TEXT PASSAGE:
"""

I would suggest if you are going to try to find love again you work on whatever it is that prevents you from wanting to have sex as most healthy men are not going to want to be in that kind of marriage. 

I'm sorry that you are suffering just don't assume that this man is your only path to happiness. That's a lie. You can and will be happy again without him.


----------



## Handy

*BluesPower 
Dear I am sorry, but do you really think that you can deprive a healthy male of sex for 7 years and he is not going to get it somewhere else? *

Your h should have never cheated and should have gotten counseling about his previous affair and other personal issues. Maybe you should have divorced years ago.

I am with BluesPower on this one.


----------



## Rob_1

I don't understand women that for many YEARS don't have sex with their partner and expect the man to be by their side content as a fed dog.

Healthy in their prime men with a least a normal sexual appetite will not go without sex. Either you provide or they'll get it somewhere else. It's just nature, everything else is irrelevant.


----------



## Fifi67

I agree we should have split up years ago but we didnt. I never expected him to be happy without sex. He assured me he could live with it while i was getting help for my mental health and physical problems. Like an idiot i believed him- i thought i knew him. The sex issues happened AFTER online affairs that occurred while he was experiencing PTSD and I understood his head wasnt in the right place.
Also I don't believe sex is a 'right' that men can have whenever they want. It takes two people and mutual respect etc - he never respected me and his actions made me lose respect for him. I didnt seek another man to fill the emotional void that he wasnt providing for me because i was married to him and stuck by him.
I dont expect anyone else to understand, i got help for my mental health problems but it was focussed on not committing suicide rather than getting over past abuses and jumping his bones to make him happy.
If he didnt want to stay he should have left years ago rather than lie to me. 
I am in a calmer place today and accept that it's over - however, him coming round and wanting to be 'friends' is not something i can deal with atm.
I dont even make sense to myself right now- ive rambled too long


----------



## MattMatt

Fifi67 said:


> Hi, I have been with my husband 33 years - married for 30 of them. We have 2 grown up children living at home (30 and 22) and a 3 year old granddaughter also living at home (i am her full- time carer ehile my son is at work) I am 51, my husband is 55.
> For 33 years I have been totally faithful, I have stood by my husband through affairs (mostly online), unemployment, PTSD, alcohol and drug issues. I myself suffer severe depression and anxiety. I lost my mum when i was 10 and my dad 9 years ago.
> I think I have abandonment issues and that is why i had put up with my husbands **** for so long, i cling onto things that make me feel safe. Due to his previous cheating and my depression and meds we havent had sex in 7 years. I understand his need to be fulfilled sexually but i just cannot provide that at the moment.

"""

TASK INSTRUCTIONS:
a - In the forum thread about the marriage, how many years has Fifi67 been married to her husband?
b - List every username that serves as a section heading in the forum thread.
c - Carry on the forum thread about the strained marriage from its last line.

MATERIAL PROVIDED:
"""

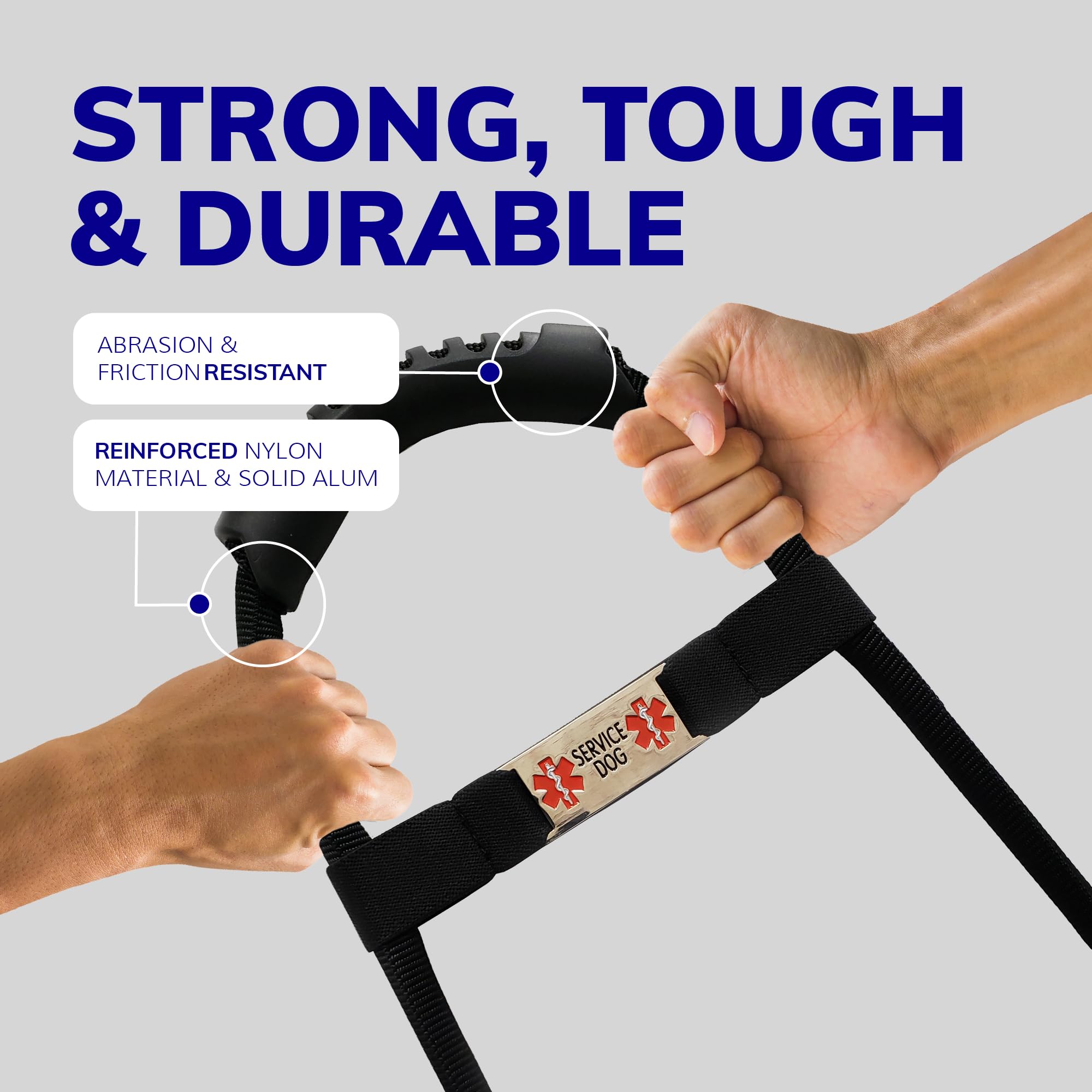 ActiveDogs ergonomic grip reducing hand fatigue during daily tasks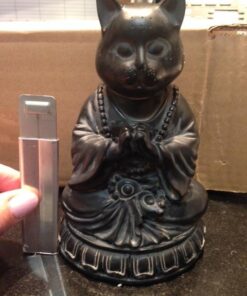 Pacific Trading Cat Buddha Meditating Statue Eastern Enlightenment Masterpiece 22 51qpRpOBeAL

"""

TASK RESULTS:
a - 30 years

b - Handy, Rob_1, Fifi67, MattMatt

c -
> Last week i found a profile of his on a swingers forum, with some **** pics and laying bare all the things he wants to do etc. The profile was made a year ago but he still had notifications for it (that's how i found it - yeah i 'snooped' (as he put it)). I challenged him about the profile and he was (obv) defensive, then said he wanted to have an open relationship so he can have sex with people as i cant give it to him and he NEEDS sex. So i asked him if his **** meant more to him than his family and home. I guess the answer was yes as he has left.
> I dont know if I'm angry or sad or relieved or what. Looking after a 3 year old means i have barely had the time to think it through.
> He is not the person i thought i knew, i am repulsed at what i saw, but i am a realist and as he said - most men would have left years ago.
> He says i am still his best friend and wants to maintain that just not be together and he doesnt want a divorce. So he gets to move out, have peace and quiet, shag around, do whatever, come back to his home when he wants.
> He told my daughter earlier that he feels 'chilled' because he's not bull****ting himself anymore.
> I am totally crushed, I need advice on where i go from here 😞
> Sorry for the long post


Most men would have left years ago. Yeah, right! Although as your husband isn't really a man, how would *he* know about that?


----------



## MattMatt

Rob_1 said:


> I don't understand women that for many YEARS don't have sex with their partner and expect the man to be by their side content as a fed dog.
> 
> Healthy in their prime men with a least a normal sexual appetite will not go without sex. Either you provide or they'll get it somewhere else. It's just nature, everything else is irrelevant.


Did you miss the part where he broke her heart by cheating on her, plus the other stuff?


----------



## personofinterest

MattMatt said:


> Rob_1 said:
> 
> 
> 
> I don't understand women that for many YEARS don't have sex with their partner and expect the man to be by their side content as a fed dog.
> 
> Healthy in their prime men with a least a normal sexual appetite will not go without sex. Either you provide or they'll get it somewhere else. It's just nature, everything else is irrelevant.
> 
> 
> 
> Did you miss the part where he broke her heart by cheating on her, plus the other stuff?
Click to expand...

I doubt he missed it. This is par for the course. Women are always the villian.


----------



## oldshirt

Fifi67 said:


> I am in a calmer place today and accept that it's over - however, him coming round and wanting to be 'friends' is not something i can deal with atm.


That is fair. It helps if you two can be cooperative and compassionate towards each other. But there is nothing that says you have to be 'friends' or that you have to accept him coming into your home whenever he feels like it. 

It's OK to seek divorce for your own peace of mind and disengage yourself from him in your life. 

The only reason he isn't divorcing you is because a divorce would cost him some money and would likely cause him to lose a good chunk of his 401k and probably have to pay you spousal support. 

If he is actually able to get sex on the side with others and he doesn't have to divorce you then he won't. 

But do be advised that the moment he falls for someone else and that person wants him to herself and insists that he divorce, he will be in his lawyers office that day and will file as soon as the papers are ready.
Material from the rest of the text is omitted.